What is required:
Starting at the line with "New Zealand, site RKU_CCAMI031." and going on through the line with "category: possum", reproduce each line in the records below exactly and nothing more.

Records for this task:
===============
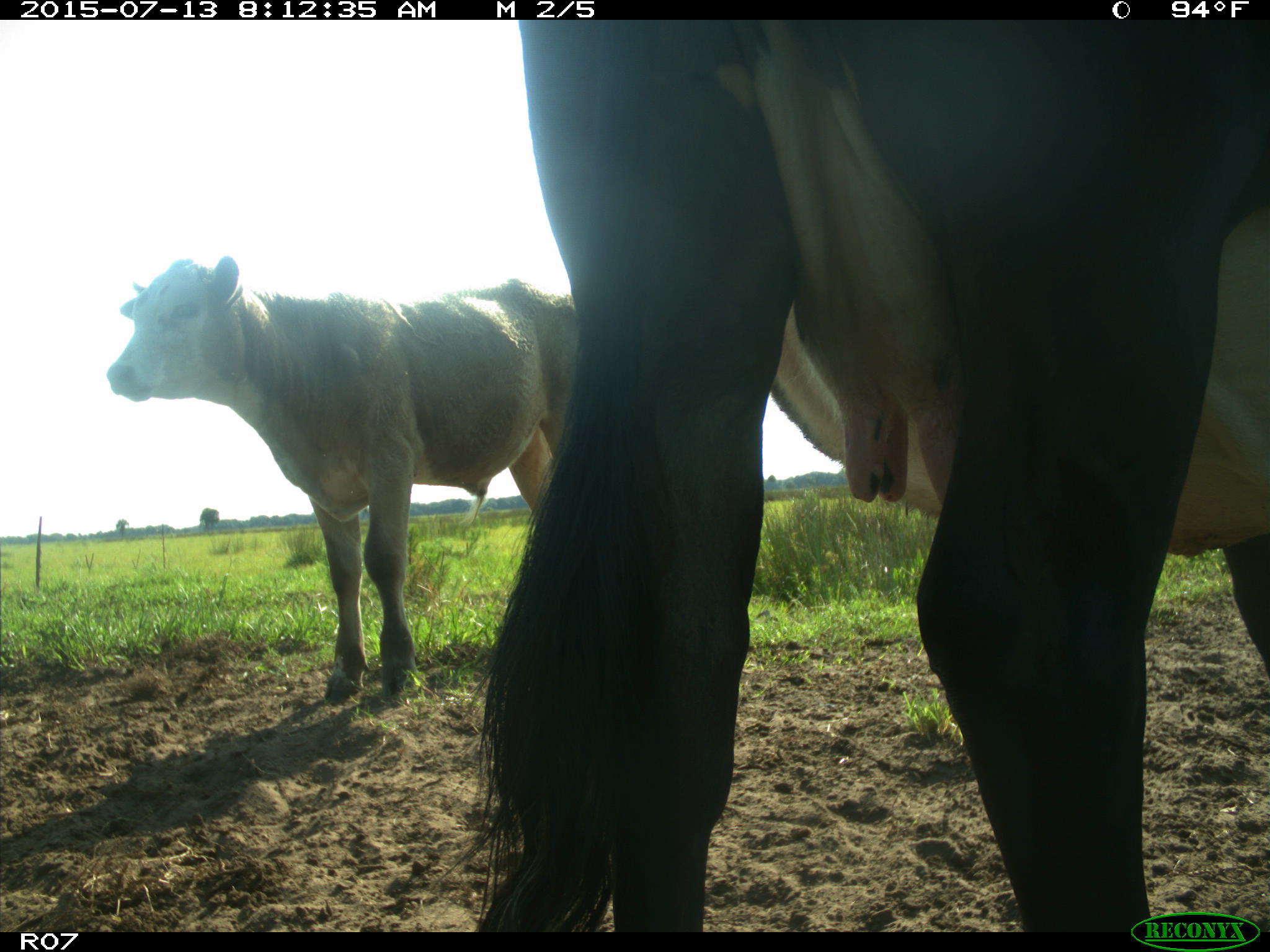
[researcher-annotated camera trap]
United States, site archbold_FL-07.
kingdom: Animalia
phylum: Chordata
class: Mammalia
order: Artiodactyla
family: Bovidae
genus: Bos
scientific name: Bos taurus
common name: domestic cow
===============
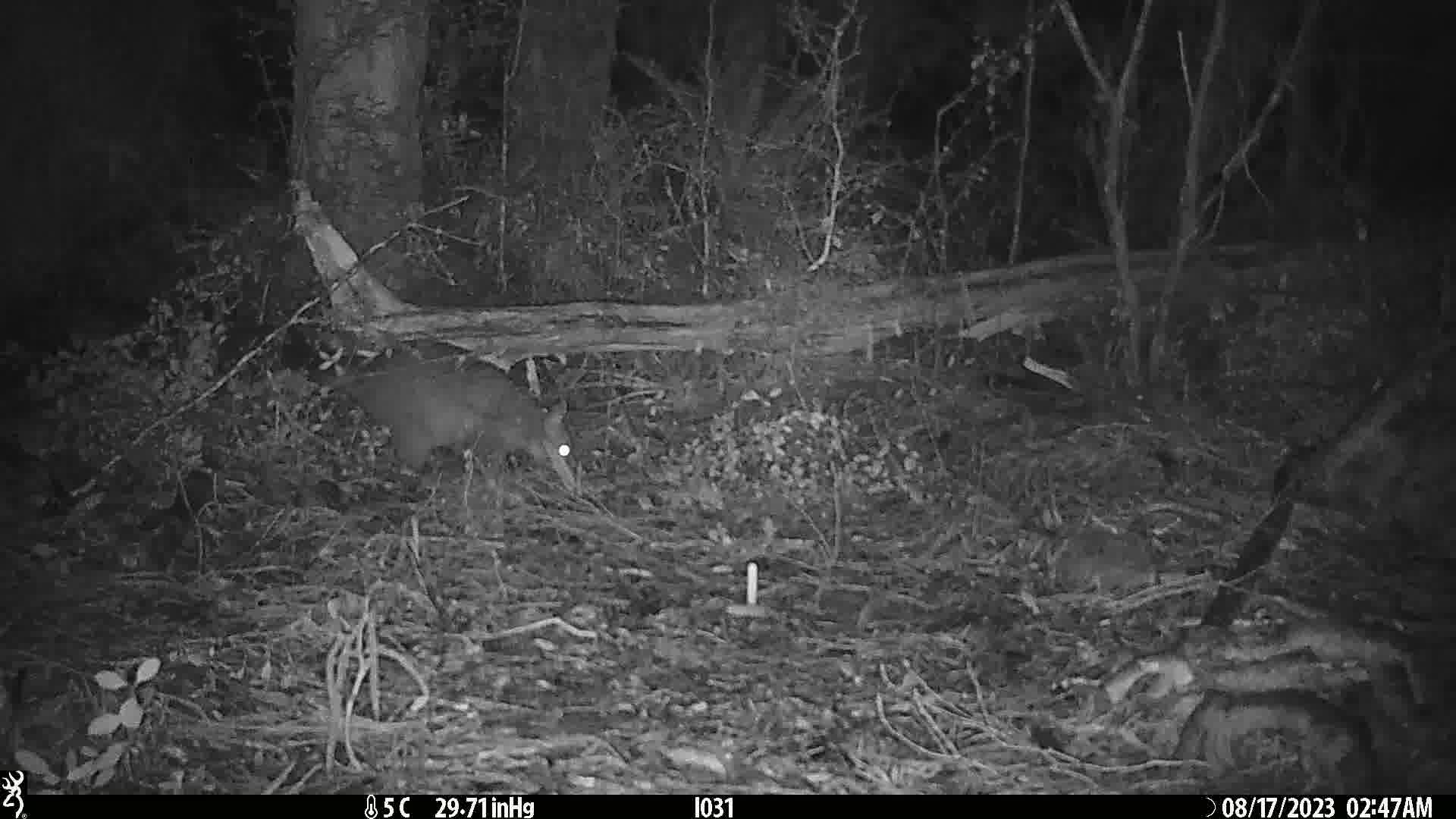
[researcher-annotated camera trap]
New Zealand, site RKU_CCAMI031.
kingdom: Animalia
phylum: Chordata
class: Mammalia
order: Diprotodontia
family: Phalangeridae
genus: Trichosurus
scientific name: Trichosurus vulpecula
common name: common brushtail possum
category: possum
===============
Exercise output:
New Zealand, site RKU_CCAMI031.
kingdom: Animalia
phylum: Chordata
class: Mammalia
order: Diprotodontia
family: Phalangeridae
genus: Trichosurus
scientific name: Trichosurus vulpecula
common name: common brushtail possum
category: possum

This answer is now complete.